Eventually, I realized that there was a niche to be filled: my peers could benefit from a clear tutorial on some basic scripting techniques in sociophonetics. So, I started to write the tutorials that I wish I had had when I was learning this stuff. When I finish them, I share them on Twitter, and they’ve consistently remained among my most visited pages on my website. People from about ten different countries on four continents have contacted me for various reasons, explaining how useful they’ve found the tutorials. And there are likely many more anonymous folks too.
Since then, lots of other people have produced excellent tutorials that cover some of the same topics mine have. And that’s awesome! I’m just glad that people have so many resources available to them to learn these skills.
So what’s this ko-fi thing?
So someone (I forget who) offhandedly mentioned that I should charge people for my tutorials. There was no way I was going to do that. I got this information for free, so I give it for free.
But, I figured if people wanted to donate money, well, who was I to stop them? So I looked around and settled on Ko-fi as a way to give people that opportunity if they wanted to take it. It seems simple enough: the button above will take you to my Ko-fi page, and from there you can donate $3, or about the price of a coffee. Ironically, I don’t drink coffee, so you can think of it as a fancy glass bottle of Coca-Cola or something. The money gets sent to my PayPal account and I can deposit into my bank account.
So I set it up, put and put it at the bottom of my tutorials, and didn’t think anything of it because I didn’t expect much to happen. But slowly, here and there—and much to my surprise—the donations came in. It’s not bumping me up to the next tax bracket or anything, but it does make me feel that the work I put into the tutorials is appreciated.
What am I doing with the money?
Instead of just dumping it into my bank account, I figure I should do something special with the money. I decided to get a couple books. In particular, I wanted to get some books on data visualization, since that’s relevant to the tutorials themselves.

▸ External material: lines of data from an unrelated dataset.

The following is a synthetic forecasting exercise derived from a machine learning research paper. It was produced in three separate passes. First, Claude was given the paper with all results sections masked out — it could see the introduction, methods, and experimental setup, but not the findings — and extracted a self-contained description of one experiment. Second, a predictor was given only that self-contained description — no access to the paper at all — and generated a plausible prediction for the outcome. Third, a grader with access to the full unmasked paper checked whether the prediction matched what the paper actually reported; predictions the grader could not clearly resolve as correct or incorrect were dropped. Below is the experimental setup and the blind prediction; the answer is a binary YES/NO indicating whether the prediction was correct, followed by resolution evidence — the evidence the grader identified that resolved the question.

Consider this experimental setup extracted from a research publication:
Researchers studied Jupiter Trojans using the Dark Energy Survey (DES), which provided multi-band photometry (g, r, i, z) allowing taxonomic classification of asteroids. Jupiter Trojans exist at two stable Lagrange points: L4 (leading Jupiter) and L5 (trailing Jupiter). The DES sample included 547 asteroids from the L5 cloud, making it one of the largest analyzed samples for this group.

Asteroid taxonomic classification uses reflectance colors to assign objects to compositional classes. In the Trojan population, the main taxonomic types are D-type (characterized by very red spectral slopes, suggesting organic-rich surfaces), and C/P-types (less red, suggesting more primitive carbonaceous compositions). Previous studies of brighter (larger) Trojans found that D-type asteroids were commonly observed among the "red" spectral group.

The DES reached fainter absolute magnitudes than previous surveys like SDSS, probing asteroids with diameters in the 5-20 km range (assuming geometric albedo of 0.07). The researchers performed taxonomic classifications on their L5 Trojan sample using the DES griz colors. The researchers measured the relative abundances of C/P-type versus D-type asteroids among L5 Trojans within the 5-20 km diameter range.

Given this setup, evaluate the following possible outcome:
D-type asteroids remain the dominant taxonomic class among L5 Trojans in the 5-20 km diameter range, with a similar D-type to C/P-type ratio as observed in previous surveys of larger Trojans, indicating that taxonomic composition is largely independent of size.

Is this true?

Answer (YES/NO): NO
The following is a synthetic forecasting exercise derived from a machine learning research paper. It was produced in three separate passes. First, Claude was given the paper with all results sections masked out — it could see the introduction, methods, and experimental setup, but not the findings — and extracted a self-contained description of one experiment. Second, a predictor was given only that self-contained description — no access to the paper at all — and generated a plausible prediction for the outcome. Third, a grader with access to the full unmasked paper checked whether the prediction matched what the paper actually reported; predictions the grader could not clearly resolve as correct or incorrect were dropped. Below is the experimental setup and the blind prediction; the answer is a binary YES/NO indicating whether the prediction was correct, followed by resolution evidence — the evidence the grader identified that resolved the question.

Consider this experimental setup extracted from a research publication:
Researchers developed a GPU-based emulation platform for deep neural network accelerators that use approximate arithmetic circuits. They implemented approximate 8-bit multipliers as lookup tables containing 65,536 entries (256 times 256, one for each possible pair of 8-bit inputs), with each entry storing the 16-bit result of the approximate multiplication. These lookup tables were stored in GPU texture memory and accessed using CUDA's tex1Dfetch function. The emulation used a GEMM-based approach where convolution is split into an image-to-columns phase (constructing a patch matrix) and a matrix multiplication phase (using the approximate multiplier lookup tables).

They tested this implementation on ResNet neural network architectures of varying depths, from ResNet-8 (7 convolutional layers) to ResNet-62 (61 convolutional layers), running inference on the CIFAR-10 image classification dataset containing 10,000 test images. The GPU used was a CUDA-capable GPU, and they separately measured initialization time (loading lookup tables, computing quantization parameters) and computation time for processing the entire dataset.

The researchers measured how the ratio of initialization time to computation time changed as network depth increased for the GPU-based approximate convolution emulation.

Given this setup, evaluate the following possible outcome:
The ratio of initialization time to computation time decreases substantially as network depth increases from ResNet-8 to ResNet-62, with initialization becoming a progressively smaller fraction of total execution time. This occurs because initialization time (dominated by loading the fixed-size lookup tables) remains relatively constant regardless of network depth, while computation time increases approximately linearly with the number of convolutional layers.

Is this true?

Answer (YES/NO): YES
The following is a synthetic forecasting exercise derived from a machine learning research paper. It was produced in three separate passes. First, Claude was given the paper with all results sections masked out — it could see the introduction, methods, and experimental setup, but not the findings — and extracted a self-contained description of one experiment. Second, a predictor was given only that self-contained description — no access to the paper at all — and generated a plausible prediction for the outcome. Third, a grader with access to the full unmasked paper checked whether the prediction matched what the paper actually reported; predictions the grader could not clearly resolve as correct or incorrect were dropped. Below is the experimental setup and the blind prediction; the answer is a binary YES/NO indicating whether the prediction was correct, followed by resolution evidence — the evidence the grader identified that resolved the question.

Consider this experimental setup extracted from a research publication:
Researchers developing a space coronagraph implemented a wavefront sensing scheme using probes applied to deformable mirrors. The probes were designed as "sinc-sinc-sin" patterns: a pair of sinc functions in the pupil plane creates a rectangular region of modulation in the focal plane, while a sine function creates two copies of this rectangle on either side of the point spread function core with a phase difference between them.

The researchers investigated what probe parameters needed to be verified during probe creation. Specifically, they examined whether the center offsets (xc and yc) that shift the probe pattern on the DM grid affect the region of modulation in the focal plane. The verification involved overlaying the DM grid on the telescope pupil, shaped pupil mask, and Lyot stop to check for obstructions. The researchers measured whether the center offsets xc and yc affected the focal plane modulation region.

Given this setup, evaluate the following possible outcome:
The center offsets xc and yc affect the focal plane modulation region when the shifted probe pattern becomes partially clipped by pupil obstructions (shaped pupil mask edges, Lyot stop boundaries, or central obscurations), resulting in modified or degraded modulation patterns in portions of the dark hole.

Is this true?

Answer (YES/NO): NO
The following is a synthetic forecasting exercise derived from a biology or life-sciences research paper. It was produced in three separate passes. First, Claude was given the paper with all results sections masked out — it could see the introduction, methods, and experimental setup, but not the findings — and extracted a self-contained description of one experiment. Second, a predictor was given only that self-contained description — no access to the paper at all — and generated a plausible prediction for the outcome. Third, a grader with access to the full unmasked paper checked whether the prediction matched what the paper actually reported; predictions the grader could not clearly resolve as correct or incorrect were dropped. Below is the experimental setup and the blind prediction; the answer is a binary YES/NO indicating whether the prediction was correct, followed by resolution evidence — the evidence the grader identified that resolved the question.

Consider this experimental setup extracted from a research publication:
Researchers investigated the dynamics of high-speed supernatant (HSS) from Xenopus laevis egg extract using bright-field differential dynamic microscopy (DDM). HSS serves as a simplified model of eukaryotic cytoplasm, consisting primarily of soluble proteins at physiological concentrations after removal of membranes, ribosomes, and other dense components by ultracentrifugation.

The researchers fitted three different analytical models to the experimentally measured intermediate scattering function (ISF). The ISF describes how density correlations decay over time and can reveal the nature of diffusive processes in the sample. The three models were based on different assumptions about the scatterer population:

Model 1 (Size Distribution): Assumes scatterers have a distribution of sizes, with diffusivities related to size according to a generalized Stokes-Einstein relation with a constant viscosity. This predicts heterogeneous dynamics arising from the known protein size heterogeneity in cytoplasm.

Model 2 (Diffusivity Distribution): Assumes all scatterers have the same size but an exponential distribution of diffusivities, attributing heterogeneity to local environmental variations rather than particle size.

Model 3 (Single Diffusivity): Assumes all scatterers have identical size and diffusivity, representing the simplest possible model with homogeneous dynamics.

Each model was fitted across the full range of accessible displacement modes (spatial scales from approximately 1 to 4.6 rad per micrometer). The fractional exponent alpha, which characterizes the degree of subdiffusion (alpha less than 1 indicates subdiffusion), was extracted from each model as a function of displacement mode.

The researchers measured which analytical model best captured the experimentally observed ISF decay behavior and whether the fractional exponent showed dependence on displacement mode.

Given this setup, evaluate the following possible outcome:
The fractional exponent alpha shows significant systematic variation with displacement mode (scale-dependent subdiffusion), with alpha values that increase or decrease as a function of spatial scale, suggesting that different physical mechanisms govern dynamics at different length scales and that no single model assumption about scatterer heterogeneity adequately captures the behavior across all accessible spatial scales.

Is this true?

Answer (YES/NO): NO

My first goal was Data Visualization by Kieren Healy. I had been following the book as it was approaching publication and was excited to see it’s positive reception. Yes, it’s pretty much all available online, but I wanted the physical copy for two reasons. For one, it’s a beautiful book and a paragon of excellence in typography. But also, I should return the favor of financially supporting someone who produces tutorials online. Thanks to one large donation that bumped me well past my goal, I’m now a proud owner of Healy’s book!
So I tweeted about it and did a small humble brag. And again, much to my surprise, some more donations came in! So in the same week, I met my second goal of purchasing Fundamentals of Data Visualization by Claus O. Wilke.
I’m now realizing the front phone on my camera is quite fuzzy.
With these two books in hand, I hope my knowledge of data visualization will increase and that this percolates into future tutorials and workshops.
So I didn’t think this whole thing would work. Apparently it has. I’ve now started to compile a list of additional books I’d like to get, including Edward Tufte’s quartet of data visualization books, some linguistics books I’ve been meaning to get, and a couple statistics manuals.
The reason for all this is to say thank you. I’m so thrilled to hear that people seem to find some utility in my tutorials, and I’m humbled that some folks went out of their way to send me a little extra pocket money as a token of their appreciation. I’m honored to be helping the linguistics community in a small way. Thank you.